At the very least, it seems, the country's booming exports and the beginnings of a recovery in domestic demand may have checked the rise of joblessness, which has been almost unbroken for the past three years. Even the government is reluctant to forecast a substantial erosion of the number of people looking for work - now 3,100,000, or 3,500,000 by the former method of calculation - before the middle of next year.
The July figures, especially a sharp drop in youth unemployment, will be welcome news to the Prime Minister, Lionel Jospin, nonetheless. He told a conference of French ambassadors yesterday that the French budget deficit this year would be close enough to the 3 per cent of GNP guideline to state "with confidence" that the European single currency would start on time.

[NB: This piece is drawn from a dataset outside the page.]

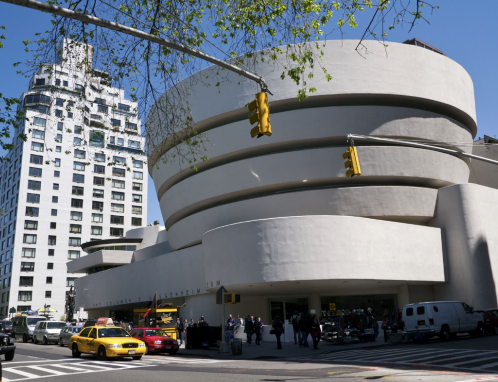 Discovery at the Guggenheim Museum: Embracing Artistic Styles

The forecast depends on a continuing increase in the rate of growth in France, which is expected to touch 3 per cent next year. The fall in the value of the franc, the accelerating boom in exports and continuing low inflation have brightened, if not yet transformed, French economic prospects since Mr Jospin came to power in June.
He is, so far, a lucky Prime Minister. He campaigned on a programme to rekindle growth but growth has rekindled itself, rescuing him from some of the contradictions in his programme. French employers are warning, however, that some aspects of Jospin policy - especially the plan to legislate for a 35-hour maximum working week - could stop growth dead in its tracks.

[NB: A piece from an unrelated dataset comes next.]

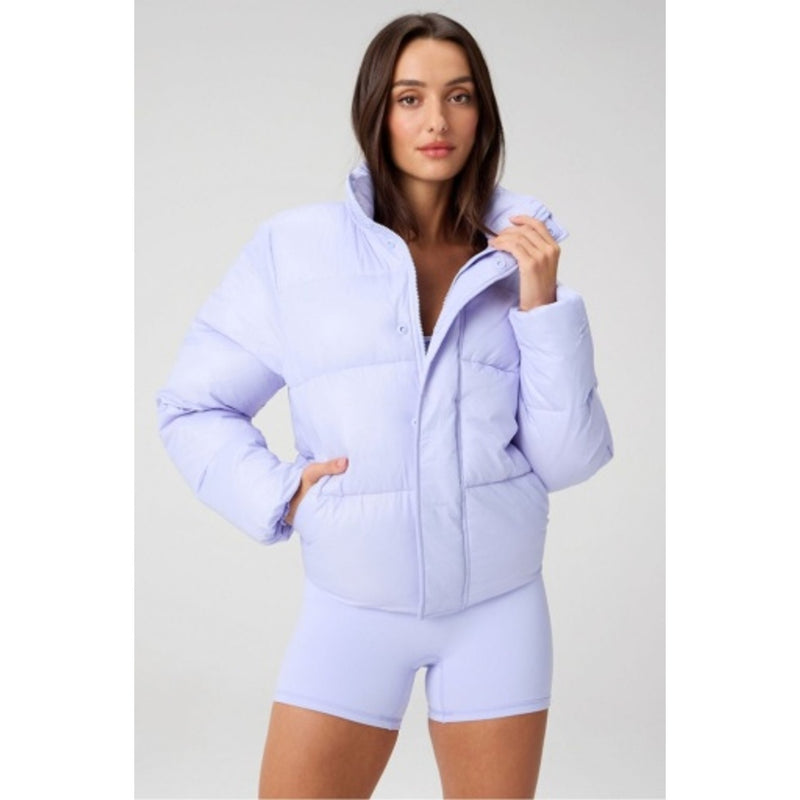 Fabletics - Womens Essential Shine Puffer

Employers, unions and the government are to meet next month to discuss this and other suggested ways of reducing unemployment more rapidly. Le Monde reported earlier this week that draft plans existed to postpone the 35-hour week until 2000 but impose extra taxes on anyone who worked more than the existing maximum of 39 hours. The government has denied the existence of such plans.
In his speech to ambassadors yesterday, Mr Jospin gave one of his most cordial endorsements of economic and monetary union (EMU) to date. He said the single currency would help Europe to "regain its monetary sovereignty" and "re-balance the relative strengths of the great power blocks".
His earlier demands for an increase in the powers of economic management of the EU at political level remained. But this could be achieved without damaging the independence of the European central bank.